* [Travail demandé]: Recopiez à l'identique le passage du texte sur les grèves aux Antilles, depuis « Ce contexte géopolitique » jusqu'à « Guadeloupéens et métropolitains. » inclus.

* [Texte à lire]:
====================
Ce contexte géopolitique n’était pas non plus ignoré par le gouvernement français qui surveillait la situation sociale comme le lait sur le feu. Les grèves ouvrières aux Antilles ont toujours été violentes, la répression toujours sauvage. Le massacre de la Saint-Valentin au Moule en Guadeloupe le 14 février 1952 était la sanglante issue d’une grève commencée en 1951. Quatre morts pour avoir demandé l’égalité salariale entre Guadeloupéens et métropolitains.
« Dans les DOM, la génération du babyboom c’était la génération du Bumidom »
====================
* [Contenu des données]:
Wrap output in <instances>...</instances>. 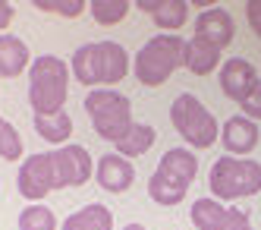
====================
* [Résultat obtenu]:
Ce contexte géopolitique n’était pas non plus ignoré par le gouvernement français qui surveillait la situation sociale comme le lait sur le feu. Les grèves ouvrières aux Antilles ont toujours été violentes, la répression toujours sauvage. Le massacre de la Saint-Valentin au Moule en Guadeloupe le 14 février 1952 était la sanglante issue d’une grève commencée en 1951. Quatre morts pour avoir demandé l’égalité salariale entre Guadeloupéens et métropolitains.